| TRECHO DO TEXTO |
Ou seja, apesar de toda a polêmica, o rodízio não vai terminar nem ser suspenso. Mas poderíamos tirar algumas lições deste episódio, para que fatos constrangedores como estes não se repitam. Será possível? No ano passado já criticávamos esta e outras propostas bizarras. Ninguém se preocupou.

O projeto, de autoria do vereador Adilson Amadeu (PTB), tramitava na Câmara desde 2006. Estava na pauta (na última e em diversas sessões anteriores) por fazer parte da "cota" do autor, acordada com seus pares. Outra coisa que precisa ser muito bem explicada.

Funciona assim: os vereadores criaram, há alguns anos, uma regra informal para votar a mesma quantidade de projetos de cada um deles, independente do mérito dos projetos. Estabelecem cotas semestrais ou anuais. Por exemplo, se decidiram aprovar quatro projetos por vereador em 2014, cada vereador preencherá a sua cota, indicando livremente os projetos que lhe parecerem mais convenientes ou oportunos.

Por que isso? Para evitar que a produtividade de cada um seja medida pela quantidade de projetos aprovados. Se existe algo que incomoda os vereadores é que algum deles seja considerado "melhor" que um colega pelo número de projetos apresentados. Esse critério era comum em rankings elaborados pela imprensa e por ONGs que acompanham a Câmara.

Assim, deste acordo tácito também fazem parte o "colégio de líderes" e o "congresso de comissões" (criado e instituído regimentalmente para acelerar ou driblar a tramitação obrigatória dos projetos dentro das comissões internas da Casa).

Nas reuniões de terça-feira entre o presidente da Câmara, os líderes de bancadas e o líder do governo, é definida a pauta das sessões: quais projetos do Executivo serão votados (e aprovados, pois o governo tem maioria) naquela semana e, em contrapartida, são negociados os projetos de vereadores que vão ser apreciados e eventualmente sancionados pelo prefeito.

O vereador Adilson Amadeu colocou como prioridade o seu projeto sobre o fim do rodízio. Todos sabiam disso, tanto que constava da pauta e já tinha sido aprovado (também simbolicamente e sem discussão) em primeira votação. Se não fosse votado em segunda, dentro da sua "cota", Amadeu poderia passar a obstruir a aprovação de projetos dos colegas. Ninguém queria isso.

| SOLICITAÇÃO 1 |
Enumere, sem repetições, todas as expressões que aparecem entre aspas no texto sobre a Câmara e o rodízio.
| SOLICITAÇÃO 2 |
Retome o texto sobre a Câmara e o rodízio logo após a frase final e redija a sua continuação.

| DADOS FORNECIDOS |
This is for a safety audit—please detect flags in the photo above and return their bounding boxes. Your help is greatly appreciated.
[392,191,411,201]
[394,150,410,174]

| RESPOSTA ESPERADA 1 |
"cota"; "melhor"; "colégio de líderes"; "congresso de comissões"

| RESPOSTA ESPERADA 2 |
Como se faz a obstrução de projetos? O regimento da Câmara prevê várias normas legais. Duas horas de discussão por projeto, votações nominais, verificações de presença, adiamentos, suspensões de sessão etc.

Desse modo, nenhum projeto polêmico ou sem maioria de votos é aprovado, nem que seja por descuido, na Câmara Municipal de São Paulo. Portanto, ninguém foi pego de surpresa. O projeto do fim do rodízio estava na pauta, já havia passado em primeira votação anteriormente e poderia ser votado em definitivo a qualquer momento, como exigia o seu autor dentro do acordo entre os líderes de partidos.

Pode-se afirmar, assim, que o líder da bancada do PT, vereador Alfredinho, não expressa a verdade ao alegar que a votação foi um "cochilo" da base do prefeito Fernando Haddad.

Também não parece verossímil que o presidente José Américo, outro vereador do PT, passe só agora, depois deste episódio, a pedir de ofício a votação nominal de projetos polêmicos, que a maioria não quer ver aprovado. Já lhe caberia ter feito isso, assim como a qualquer vereador.

Houve outra votação recente de projeto que seria aprovado simbolicamente, se não fosse a votação nominal pedida e justificada pelo vereador Ricardo Young (PPS). A liberação da venda de bebidas alcoólicas dentro do estádio nos jogos da Copa, uma exigência da Fifa, tinha o voto contrário da oposição e dos vereadores evangélicos. Isso colocava em risco a obtenção da maioria necessária para a aprovação.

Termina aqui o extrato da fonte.